WHAT TO WORK ON:
A. Name the five acupuncture groups that, according to the text on the British Acupuncture Council, united to form the BAcC.
B. From the text on the British Acupuncture Council, write out the part that begins at the words "The British Acupuncture Council (BAcC) is a" and stops after "Regulation of acupuncture.".

TEXT UNDER STUDY:
Content starts

= British Acupuncture Council =

The British Acupuncture Council (BAcC) is a self-regulatory body for the practice of traditional acupuncture in the UK.

== About ==
With around 3,000 members the British Acupuncture Council (BAcC) is the UK's largest self-regulatory body for practitioners of traditional acupuncture. The BAcC's main aim is to ensure the health and safety of the public at all times. In February 2013 the organisation became one of the first to appear on the Accredited Voluntary Register run by the Professional Standards Authority for Health and Social Care. For more information about the regulation of acupuncture in the UK and worldwide, see the article Regulation of acupuncture.

== History ==
The BAcC was formed in June 1995 by the unification of five member acupuncture groups of its precursor body, the Council For Acupuncture (CFA 1980-1995).

The five original groups were:
- The Chung San Acupuncture Society
- The British Acupuncture Association
- The Register of Traditional Chinese Medicine
- The International Register of Oriental Medicine
- The Traditional Acupuncture Society.

It was unanimously agreed by the CFA members that one body should represent and govern professionally qualified traditional acupuncturists in all aspects of their work. Since its inception the BAcC has sought to act as a voluntary self-regulator of its members.

Content ends

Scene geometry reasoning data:
Content starts

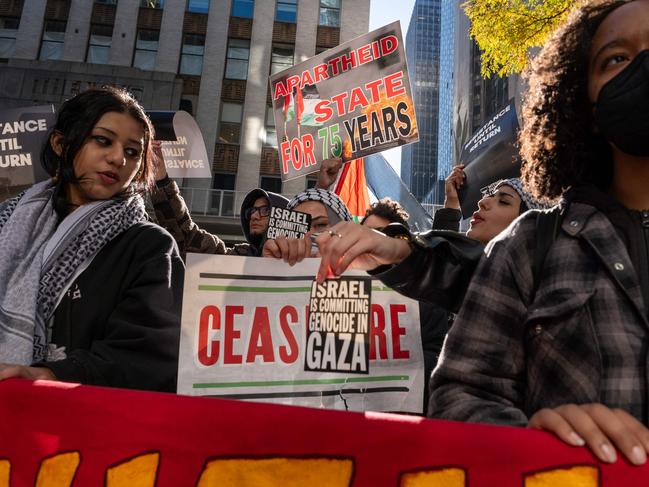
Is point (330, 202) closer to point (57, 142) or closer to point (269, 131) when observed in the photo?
point (57, 142)

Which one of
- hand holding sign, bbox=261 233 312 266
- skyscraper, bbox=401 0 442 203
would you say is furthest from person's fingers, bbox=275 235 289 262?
skyscraper, bbox=401 0 442 203

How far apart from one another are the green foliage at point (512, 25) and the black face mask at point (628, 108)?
21.5ft

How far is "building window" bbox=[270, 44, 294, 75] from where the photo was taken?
20.2m

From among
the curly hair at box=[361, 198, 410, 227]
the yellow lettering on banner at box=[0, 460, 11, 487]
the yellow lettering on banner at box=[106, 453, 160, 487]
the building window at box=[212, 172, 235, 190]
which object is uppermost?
the building window at box=[212, 172, 235, 190]

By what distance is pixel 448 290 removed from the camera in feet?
4.72

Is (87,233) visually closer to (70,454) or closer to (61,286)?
(61,286)

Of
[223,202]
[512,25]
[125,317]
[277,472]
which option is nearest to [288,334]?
[125,317]

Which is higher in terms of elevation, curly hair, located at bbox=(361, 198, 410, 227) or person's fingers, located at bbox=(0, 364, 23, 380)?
curly hair, located at bbox=(361, 198, 410, 227)

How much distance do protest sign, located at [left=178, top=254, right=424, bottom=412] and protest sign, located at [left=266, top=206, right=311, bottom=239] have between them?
57 centimetres

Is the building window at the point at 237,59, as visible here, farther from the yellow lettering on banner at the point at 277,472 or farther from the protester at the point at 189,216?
the yellow lettering on banner at the point at 277,472

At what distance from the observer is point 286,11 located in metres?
20.7

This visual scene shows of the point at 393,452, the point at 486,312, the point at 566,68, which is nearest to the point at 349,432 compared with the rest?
the point at 393,452

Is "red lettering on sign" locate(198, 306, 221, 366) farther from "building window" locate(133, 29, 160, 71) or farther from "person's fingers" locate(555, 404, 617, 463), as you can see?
"building window" locate(133, 29, 160, 71)

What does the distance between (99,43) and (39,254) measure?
21.4 metres
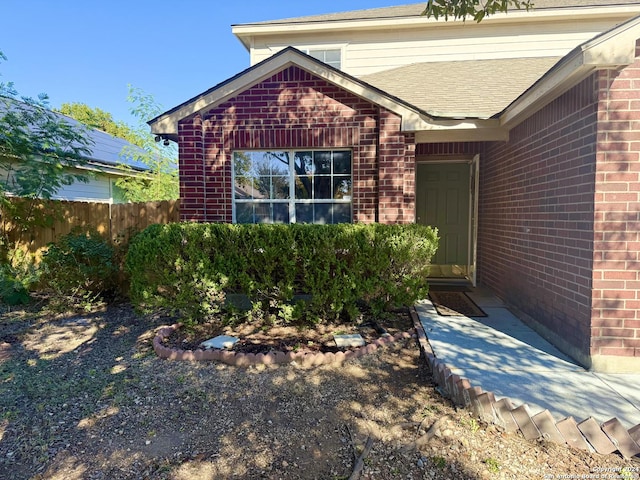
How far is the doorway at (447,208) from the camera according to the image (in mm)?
8445

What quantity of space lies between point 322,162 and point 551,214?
329 centimetres

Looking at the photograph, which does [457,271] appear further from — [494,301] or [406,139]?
[406,139]

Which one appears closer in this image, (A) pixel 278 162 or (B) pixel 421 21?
(A) pixel 278 162

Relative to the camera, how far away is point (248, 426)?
2730mm

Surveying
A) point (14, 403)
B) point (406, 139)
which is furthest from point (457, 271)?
point (14, 403)

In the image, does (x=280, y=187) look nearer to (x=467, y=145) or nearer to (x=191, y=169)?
(x=191, y=169)

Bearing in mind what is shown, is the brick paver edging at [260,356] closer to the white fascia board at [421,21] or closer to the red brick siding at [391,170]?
the red brick siding at [391,170]

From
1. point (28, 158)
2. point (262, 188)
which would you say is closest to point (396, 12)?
point (262, 188)

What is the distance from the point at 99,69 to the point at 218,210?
17.4m

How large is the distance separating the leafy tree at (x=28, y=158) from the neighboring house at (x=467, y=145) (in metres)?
1.90

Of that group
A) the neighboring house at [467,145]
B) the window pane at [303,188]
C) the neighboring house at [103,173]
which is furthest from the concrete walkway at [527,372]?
the neighboring house at [103,173]

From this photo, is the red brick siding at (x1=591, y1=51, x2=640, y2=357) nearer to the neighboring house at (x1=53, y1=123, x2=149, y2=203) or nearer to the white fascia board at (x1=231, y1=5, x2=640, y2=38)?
the white fascia board at (x1=231, y1=5, x2=640, y2=38)

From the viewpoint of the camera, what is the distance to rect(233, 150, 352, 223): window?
231 inches

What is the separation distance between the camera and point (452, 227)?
8562 mm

Content ends

RESULTS OF THE TASKS:
A.
- The Chung San Acupuncture Society
- The British Acupuncture Association
- The Register of Traditional Chinese Medicine
- The International Register of Oriental Medicine
- The Traditional Acupuncture Society

B.
The British Acupuncture Council (BAcC) is a self-regulatory body for the practice of traditional acupuncture in the UK.

== About ==
With around 3,000 members the British Acupuncture Council (BAcC) is the UK's largest self-regulatory body for practitioners of traditional acupuncture. The BAcC's main aim is to ensure the health and safety of the public at all times. In February 2013 the organisation became one of the first to appear on the Accredited Voluntary Register run by the Professional Standards Authority for Health and Social Care. For more information about the regulation of acupuncture in the UK and worldwide, see the article Regulation of acupuncture.